** Opening PROVIDED DATA block **
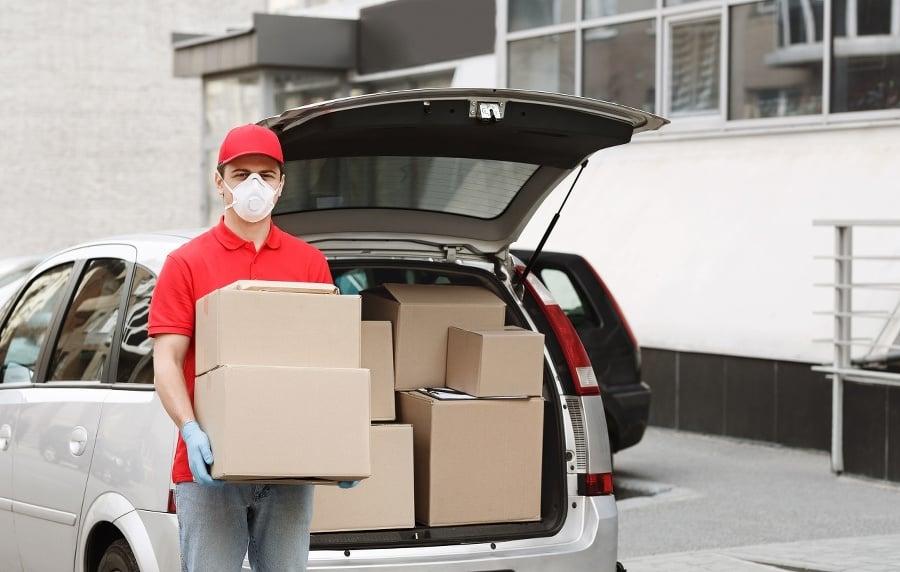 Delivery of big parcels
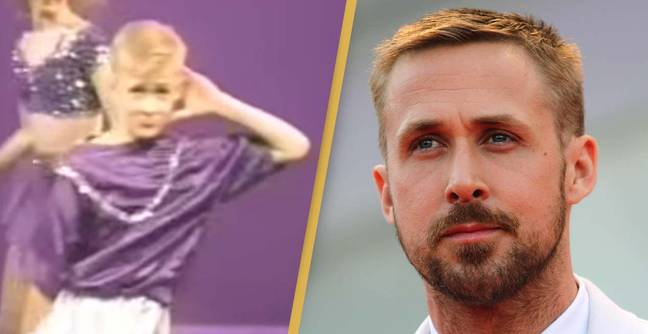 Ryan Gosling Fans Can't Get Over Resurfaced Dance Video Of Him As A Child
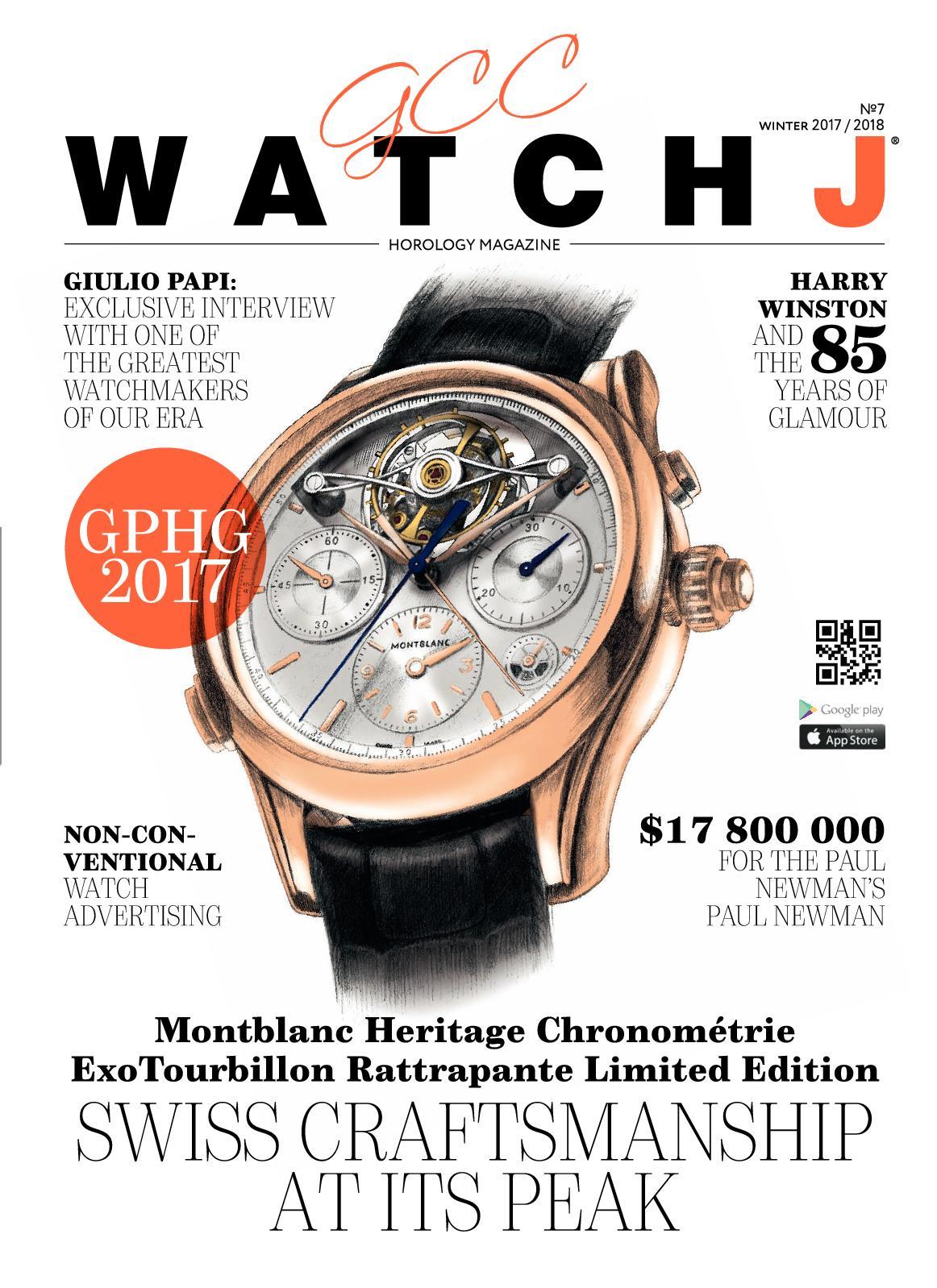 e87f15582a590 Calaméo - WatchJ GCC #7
** Closing PROVIDED DATA block **
WHAT TO DO:
The material above should be returned exactly, without pictures.

RESPONSE:
 Delivery of big parcels
 Ryan Gosling Fans Can't Get Over Resurfaced Dance Video Of Him As A Child
 e87f15582a590 Calaméo - WatchJ GCC #7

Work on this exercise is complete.